I haven't tried this with .azw files, but from what I've learned, .prc, .mobi and .amz files are identical and the DRM method used is identical for all three formats. If one were truly concerned with losing the ability to read a purchased e-book some time in the future because of DRM, the removal process is pretty simple, at least the DRM that Amazon is currently using.


----------



## Ann in Arlington (Oct 27, 2008)

Please note that discussions of how to remove DRM or links or directions to sites that have DRM stripping scripts is not permitted on KindleBoards.

Thank you,

Ann
Moderator


----------



## Linjeakel (Mar 17, 2010)

ladeb said:


> So, can you archive an entire collection, or do you have to do it one book at a time?


If you're doing it from your Kindle, deleting the collection won't delete (archive) the books within that collection - you'd have to delete each book individually. A quicker way to do it would be to connect your Kindle via USB to your computer and go into the Kindle's 'documents' folder and manually delete the books there. You could select all the ones you want to archive and then delete them in one go. Be sure to do a manual sync before you start, backup any non Amazon books you might have in case you accidentally delete any of those, and also be sure to get all the files for each book you're deleting - most books have at least two files with the same names, but different extensions.

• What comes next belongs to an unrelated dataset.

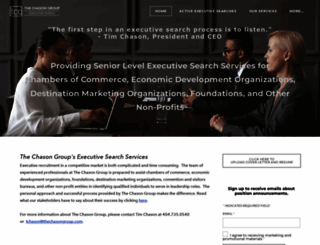 thechasongroup.com screenshot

It's _easier_ to do it from the Kindle, but more time consuming if there are a lot of books involved.


----------



## MAGreen (Jan 5, 2009)

It's times like these that I love my K1! I just pop in an SD card and tranfer everything to it (I do this book by book as I get them so it doesn't bog down indexing them all) and I have a back up! I know this will only work for as long as this Kindle keeps working, but it's there.


----------